A brief description of the set up I run here, for no other reason than to provide some background and to pad out this article so it’s more than one paragraph long 🙂
I have various http servers. Apache does all the work building pages & serving them up while Nginx sits in front of it on a different machine and caches the data. This gives me a performance boost because, more often than not, a page requested by a visitor is already loaded in the cache and Nginx can just send it to them quickly. The Nginx Cache is actually located in RAM rather than on disk which makes reading it even faster. See my previous article on that.
Fail2ban
I love fail2ban! It monitors logs & bans IP addresses attempting underhanded and malicious activities. If they are up to no good, I kick them out.
Fail2ban was running on the Apache machine and has been working very well for a long time, but I concluded I also needed fail2ban on the Nginx box because it was serving pages from the cache and those requests might never get to Apache, therefore scumbags could play silly buggers and get a response until they asked for something not cached.
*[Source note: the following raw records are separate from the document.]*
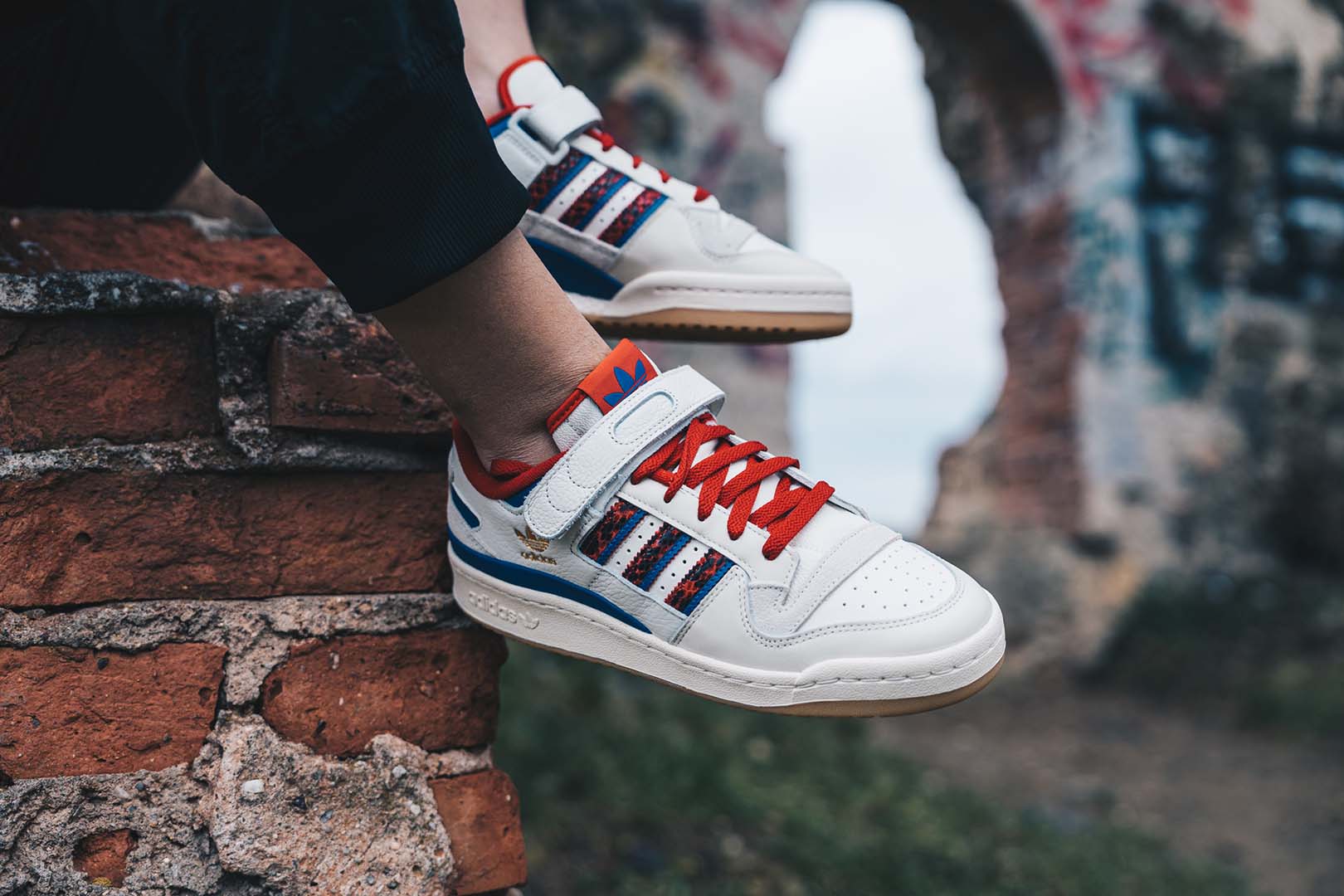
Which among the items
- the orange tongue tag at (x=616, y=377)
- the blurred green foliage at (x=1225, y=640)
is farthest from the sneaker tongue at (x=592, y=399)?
the blurred green foliage at (x=1225, y=640)

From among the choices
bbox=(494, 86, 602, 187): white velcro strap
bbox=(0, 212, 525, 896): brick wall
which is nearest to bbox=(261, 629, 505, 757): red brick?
bbox=(0, 212, 525, 896): brick wall

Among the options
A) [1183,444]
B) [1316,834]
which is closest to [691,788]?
[1316,834]

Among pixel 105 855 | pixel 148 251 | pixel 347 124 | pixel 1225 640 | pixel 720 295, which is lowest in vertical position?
pixel 1225 640

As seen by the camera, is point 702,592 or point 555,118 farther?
point 555,118

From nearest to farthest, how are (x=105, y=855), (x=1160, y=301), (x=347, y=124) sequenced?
(x=347, y=124) → (x=105, y=855) → (x=1160, y=301)

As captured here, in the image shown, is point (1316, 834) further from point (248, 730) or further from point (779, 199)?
point (248, 730)

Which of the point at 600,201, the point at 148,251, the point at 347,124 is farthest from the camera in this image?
the point at 600,201

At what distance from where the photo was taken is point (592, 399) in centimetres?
91

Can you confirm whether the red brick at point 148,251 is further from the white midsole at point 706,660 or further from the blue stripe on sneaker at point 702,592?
the blue stripe on sneaker at point 702,592

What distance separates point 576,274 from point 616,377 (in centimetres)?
35

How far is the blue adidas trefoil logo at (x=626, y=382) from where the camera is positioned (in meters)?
0.92

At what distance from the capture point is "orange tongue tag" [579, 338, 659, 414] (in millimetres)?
910

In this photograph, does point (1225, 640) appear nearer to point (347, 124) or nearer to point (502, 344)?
point (502, 344)

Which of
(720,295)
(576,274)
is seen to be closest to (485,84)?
(576,274)
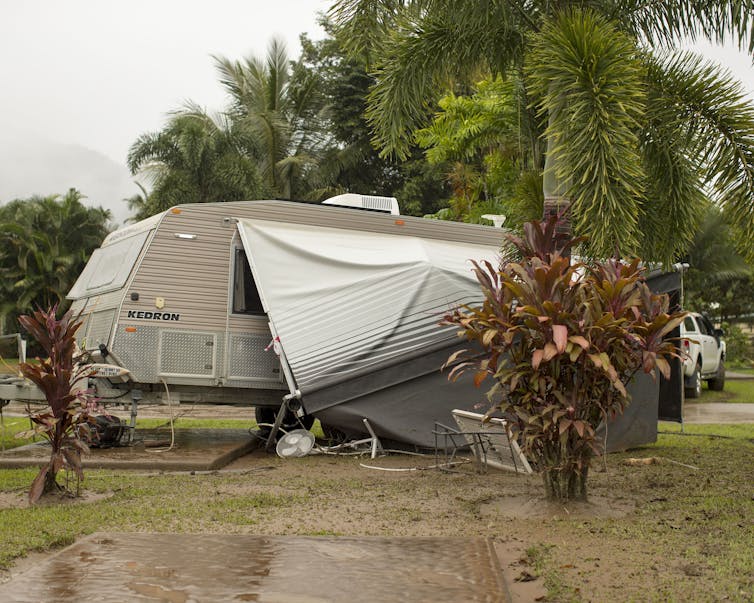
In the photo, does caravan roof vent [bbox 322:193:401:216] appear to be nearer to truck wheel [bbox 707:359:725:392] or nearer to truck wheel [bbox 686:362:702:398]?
truck wheel [bbox 686:362:702:398]

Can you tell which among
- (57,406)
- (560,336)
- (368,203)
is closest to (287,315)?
(368,203)

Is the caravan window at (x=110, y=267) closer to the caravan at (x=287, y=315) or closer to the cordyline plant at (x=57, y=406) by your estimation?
the caravan at (x=287, y=315)

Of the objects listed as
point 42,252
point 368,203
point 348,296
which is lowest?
point 348,296

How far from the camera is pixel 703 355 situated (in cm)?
2120

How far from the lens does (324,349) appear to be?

Even if they tried to hit the Apache box and we blocked, Nginx would return a reply of some description.
Here is my trouble
My troubles started soon after installing fail2ban on the Nginx machine. I figured it would just work because the OS is exactly the same. Both machines are running Centos 7. I copied my config files, filters, actions, etc. from the Apache box and made some changes to the log path to reflect Nginx. I disabled all filters except the WordPress related because I wanted that one working before I mucked around with others.
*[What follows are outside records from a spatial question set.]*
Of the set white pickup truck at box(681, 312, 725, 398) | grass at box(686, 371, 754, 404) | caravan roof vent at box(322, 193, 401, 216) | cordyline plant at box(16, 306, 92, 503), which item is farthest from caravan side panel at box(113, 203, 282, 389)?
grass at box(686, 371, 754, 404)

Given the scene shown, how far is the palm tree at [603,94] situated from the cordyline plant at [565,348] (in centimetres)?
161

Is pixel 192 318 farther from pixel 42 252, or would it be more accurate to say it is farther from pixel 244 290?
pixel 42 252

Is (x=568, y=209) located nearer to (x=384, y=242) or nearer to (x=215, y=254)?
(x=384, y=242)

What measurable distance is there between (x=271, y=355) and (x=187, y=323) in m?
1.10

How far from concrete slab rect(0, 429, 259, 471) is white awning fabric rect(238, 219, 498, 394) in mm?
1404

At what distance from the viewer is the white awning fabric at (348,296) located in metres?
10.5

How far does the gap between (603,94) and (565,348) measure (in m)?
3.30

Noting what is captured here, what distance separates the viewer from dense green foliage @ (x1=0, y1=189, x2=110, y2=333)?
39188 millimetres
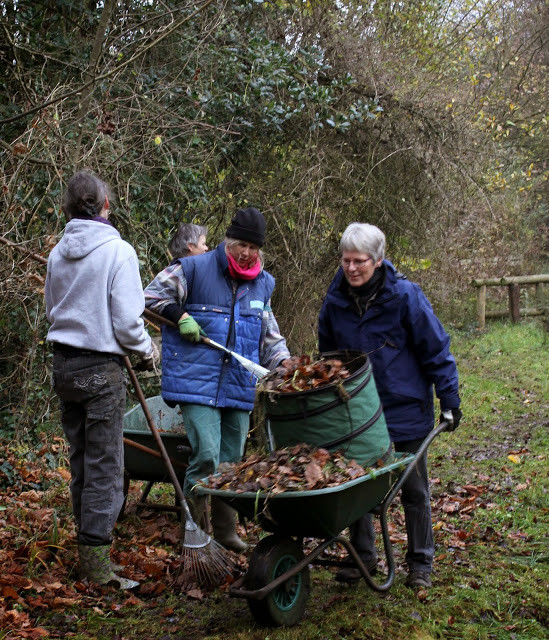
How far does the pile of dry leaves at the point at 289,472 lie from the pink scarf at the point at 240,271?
1.26 metres

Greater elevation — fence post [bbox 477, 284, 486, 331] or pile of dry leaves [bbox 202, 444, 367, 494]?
pile of dry leaves [bbox 202, 444, 367, 494]

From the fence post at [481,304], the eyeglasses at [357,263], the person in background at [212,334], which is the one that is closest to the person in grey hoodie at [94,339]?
the person in background at [212,334]

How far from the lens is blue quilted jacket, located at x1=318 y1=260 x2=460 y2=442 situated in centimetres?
394

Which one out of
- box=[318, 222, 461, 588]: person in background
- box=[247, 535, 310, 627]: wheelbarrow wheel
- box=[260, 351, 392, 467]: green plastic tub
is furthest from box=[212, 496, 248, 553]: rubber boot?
box=[260, 351, 392, 467]: green plastic tub

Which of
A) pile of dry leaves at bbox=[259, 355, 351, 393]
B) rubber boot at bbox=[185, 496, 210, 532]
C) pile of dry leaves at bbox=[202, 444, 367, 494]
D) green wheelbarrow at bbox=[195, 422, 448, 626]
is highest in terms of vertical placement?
pile of dry leaves at bbox=[259, 355, 351, 393]

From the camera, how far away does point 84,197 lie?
3807mm

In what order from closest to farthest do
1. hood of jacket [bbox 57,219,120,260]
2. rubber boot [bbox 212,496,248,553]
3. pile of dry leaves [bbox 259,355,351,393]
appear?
pile of dry leaves [bbox 259,355,351,393] < hood of jacket [bbox 57,219,120,260] < rubber boot [bbox 212,496,248,553]

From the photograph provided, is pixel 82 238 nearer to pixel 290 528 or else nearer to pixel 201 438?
pixel 201 438

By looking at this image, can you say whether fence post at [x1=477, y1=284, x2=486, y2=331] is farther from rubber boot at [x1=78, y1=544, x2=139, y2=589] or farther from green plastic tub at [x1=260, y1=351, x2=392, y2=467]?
rubber boot at [x1=78, y1=544, x2=139, y2=589]

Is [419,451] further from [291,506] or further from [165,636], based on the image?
[165,636]

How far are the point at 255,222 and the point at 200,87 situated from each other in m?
3.67

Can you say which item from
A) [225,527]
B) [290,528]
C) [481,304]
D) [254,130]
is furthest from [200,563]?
[481,304]

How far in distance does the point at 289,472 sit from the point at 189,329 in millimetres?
1271

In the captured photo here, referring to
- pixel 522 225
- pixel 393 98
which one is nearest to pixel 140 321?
pixel 393 98
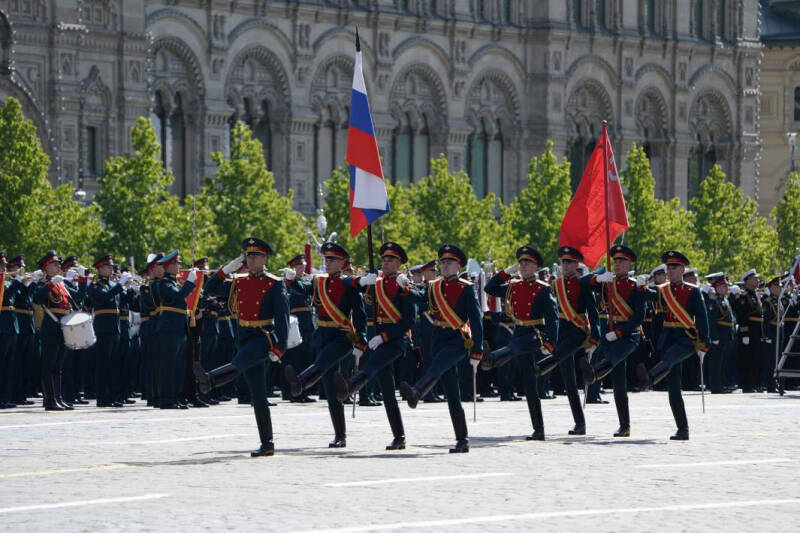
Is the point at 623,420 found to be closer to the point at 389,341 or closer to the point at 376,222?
the point at 389,341

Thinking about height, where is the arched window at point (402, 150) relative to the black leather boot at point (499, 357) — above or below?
above

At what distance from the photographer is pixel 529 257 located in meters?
20.9

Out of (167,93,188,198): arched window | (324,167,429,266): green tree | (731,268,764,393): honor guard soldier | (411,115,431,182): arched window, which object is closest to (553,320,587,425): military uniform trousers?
(731,268,764,393): honor guard soldier

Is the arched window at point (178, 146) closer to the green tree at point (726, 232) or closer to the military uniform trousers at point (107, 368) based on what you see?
the green tree at point (726, 232)

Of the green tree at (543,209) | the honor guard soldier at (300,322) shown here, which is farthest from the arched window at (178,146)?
the honor guard soldier at (300,322)

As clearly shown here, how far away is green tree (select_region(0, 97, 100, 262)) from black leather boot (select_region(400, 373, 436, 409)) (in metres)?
29.7

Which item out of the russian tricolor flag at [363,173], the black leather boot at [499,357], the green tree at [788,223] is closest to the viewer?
the black leather boot at [499,357]

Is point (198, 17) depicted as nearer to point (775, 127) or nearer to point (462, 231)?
point (462, 231)

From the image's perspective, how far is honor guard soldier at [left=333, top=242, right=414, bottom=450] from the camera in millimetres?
19266

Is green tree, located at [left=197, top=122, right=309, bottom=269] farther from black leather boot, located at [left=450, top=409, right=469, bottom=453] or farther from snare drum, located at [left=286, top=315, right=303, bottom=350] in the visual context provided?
black leather boot, located at [left=450, top=409, right=469, bottom=453]

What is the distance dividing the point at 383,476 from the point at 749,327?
18744 millimetres

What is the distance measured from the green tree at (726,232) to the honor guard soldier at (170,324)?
46238 mm

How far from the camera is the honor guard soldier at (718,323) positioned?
33.3m

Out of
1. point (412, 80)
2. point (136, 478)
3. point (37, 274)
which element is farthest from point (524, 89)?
point (136, 478)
I tested the configuration like this;
fail2ban-regex /var/log/nginx/mylogfile /etc/fail2ban/filter.d/wordpress.conf
The results said there were 10432 matches. Of course some of those matches would be repeated from the same IP address but even so, a few IP addresses should have been blocked.
The fail2ban action, which works 100% of the time on the Apache machine is like this;
firewall-cmd --zone=public --add-rich-rule="rule family=ipv4 source address= drop"
The fail2ban log (/var/log/fail2ban.log) shows the following;
INFO [wordpress-login] Found 68.65.122.200 - 2020-04-22 05:20:39
What is should show is;
INFO [wordpress-login] Found 68.65.122.200
The difference is that Fail2ban was attempting to ban the IP address and the date time stamp. I don’t know why and I never figured it out. I tried everything I could think of, including creating a custom log format so the Nginx log was identical to the Apache logs. Nothing!
I still don’t understand what was going wrong. Both machines have the same OS, same version of fail2ban, the same config files etc. It just didn’t work. I even compared logs using a Hex Editor hoping there were stray characters which were misleading fail2ban. Nothing made sense.
Workaround
After two days of screwing around and going nowhere I came up with a workaround. Not being an expert in Linux I asked myself “can the Apache machine execute a command on the Nginx box?” It turns out it can using ssh.
The following command allowed fail2ban to execute the same banning operation on the Nginx box, therefore temporarily solving my problem. I say “temporarily” because it is a workaround, not a solution and the workaround creates additional security issues I intend to solve.
First on the Nginx box I created to scripts, one called ban.sh the other unban.sh and made them executable.
echo \ firewall-cmd \ --zone=public --add-rich-rule="rule family=ipv4 source address=$1 drop" > ban.sh chmod +x ban.sh
Use of the backslash, for those not in the know, allows you to execute large commands over multiple lines. It wont execute until you reach the end.
Fail2ban, when unloaded reverses all the bans so we need an unban script too;
echo \ firewall-cmd \ --zone=public --remove-rich-rule="rule family=ipv4 source address=$1 drop" > unban.sh chmod +x unban.sh
Update the fail2ban action taken when blocking and unblocking;
# First the blocking firewall-cmd --zone=public --add-rich-rule="rule family=ipv4 source address= drop" ssh -t root@192.168.0.100 ./ban.sh <ip> # Now unblocking firewall-cmd --zone=public --remove-rich-rule="rule family=ipv4 source address= drop" ssh -t root@192.168.0.100 ./unban.sh <ip>
You may notice the ban.sh and unban.sh scripts are passed the IP address for the scumbag you are booting out. The two scripts created earlier have $1 as a variable, when the scripts are called they are passed the IP address.
Downside
In order to make this work I had to enable ssh login without a password. I have also had to enable root login via ssh which I hate doing. I have denied all addresses except the specific address for the Apache box. As I said previously, this is a temporary workaround and not a solution. I also do not use the standard port 22 or 2222 nor do I port forward from any routers. All ssh access must come from inside the network otherwise it is ignored.